--- Start of Data to process ---
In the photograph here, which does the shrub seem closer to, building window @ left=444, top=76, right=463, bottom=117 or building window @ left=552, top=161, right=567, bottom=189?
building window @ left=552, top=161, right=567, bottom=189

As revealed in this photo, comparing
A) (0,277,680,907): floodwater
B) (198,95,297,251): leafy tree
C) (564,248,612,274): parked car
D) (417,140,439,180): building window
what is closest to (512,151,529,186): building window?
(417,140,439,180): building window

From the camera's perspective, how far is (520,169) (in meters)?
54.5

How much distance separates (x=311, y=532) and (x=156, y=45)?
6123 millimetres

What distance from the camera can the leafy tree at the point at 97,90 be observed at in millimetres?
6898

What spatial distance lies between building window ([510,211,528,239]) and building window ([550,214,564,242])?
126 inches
--- End of Data to process ---
--- Start of Data to process ---
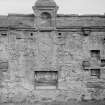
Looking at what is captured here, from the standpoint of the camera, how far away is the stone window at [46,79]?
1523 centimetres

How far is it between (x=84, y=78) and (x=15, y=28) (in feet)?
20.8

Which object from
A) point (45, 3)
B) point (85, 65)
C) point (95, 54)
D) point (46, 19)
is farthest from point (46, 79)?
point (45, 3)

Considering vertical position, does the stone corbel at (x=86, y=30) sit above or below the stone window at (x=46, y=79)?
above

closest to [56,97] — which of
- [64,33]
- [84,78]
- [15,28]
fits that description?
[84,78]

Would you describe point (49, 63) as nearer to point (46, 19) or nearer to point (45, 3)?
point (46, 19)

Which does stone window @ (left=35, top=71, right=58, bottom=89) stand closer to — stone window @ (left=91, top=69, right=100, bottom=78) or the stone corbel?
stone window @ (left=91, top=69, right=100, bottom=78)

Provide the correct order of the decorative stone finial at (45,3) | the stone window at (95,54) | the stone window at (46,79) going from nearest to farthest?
--- End of Data to process ---
--- Start of Data to process ---
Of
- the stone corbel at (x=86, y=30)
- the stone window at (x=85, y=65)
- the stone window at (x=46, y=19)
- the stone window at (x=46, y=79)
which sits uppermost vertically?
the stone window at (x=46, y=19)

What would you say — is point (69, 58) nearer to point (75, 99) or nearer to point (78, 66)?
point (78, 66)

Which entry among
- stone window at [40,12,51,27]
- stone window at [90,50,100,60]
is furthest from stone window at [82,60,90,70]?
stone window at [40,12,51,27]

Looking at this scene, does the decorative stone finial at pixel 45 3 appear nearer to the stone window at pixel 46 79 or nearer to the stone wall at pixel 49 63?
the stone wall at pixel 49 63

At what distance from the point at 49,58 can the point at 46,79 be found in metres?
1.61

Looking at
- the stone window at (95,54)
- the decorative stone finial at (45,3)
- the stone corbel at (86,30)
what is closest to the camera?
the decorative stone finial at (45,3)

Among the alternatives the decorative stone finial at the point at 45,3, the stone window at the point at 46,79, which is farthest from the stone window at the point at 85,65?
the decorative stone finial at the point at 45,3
--- End of Data to process ---
**Short task:** Repeat the data above verbatim, from the line containing "In the photograph" up to and including the line containing "6123 millimetres".

**Task answer:**
In the photograph here, which does the shrub seem closer to, building window @ left=444, top=76, right=463, bottom=117 or building window @ left=552, top=161, right=567, bottom=189?
building window @ left=552, top=161, right=567, bottom=189

As revealed in this photo, comparing
A) (0,277,680,907): floodwater
B) (198,95,297,251): leafy tree
C) (564,248,612,274): parked car
D) (417,140,439,180): building window
what is closest to (512,151,529,186): building window?
(417,140,439,180): building window

From the camera's perspective, how far is (520,169) (in meters)?
54.5

How much distance separates (x=311, y=532) and (x=156, y=45)?
6123 millimetres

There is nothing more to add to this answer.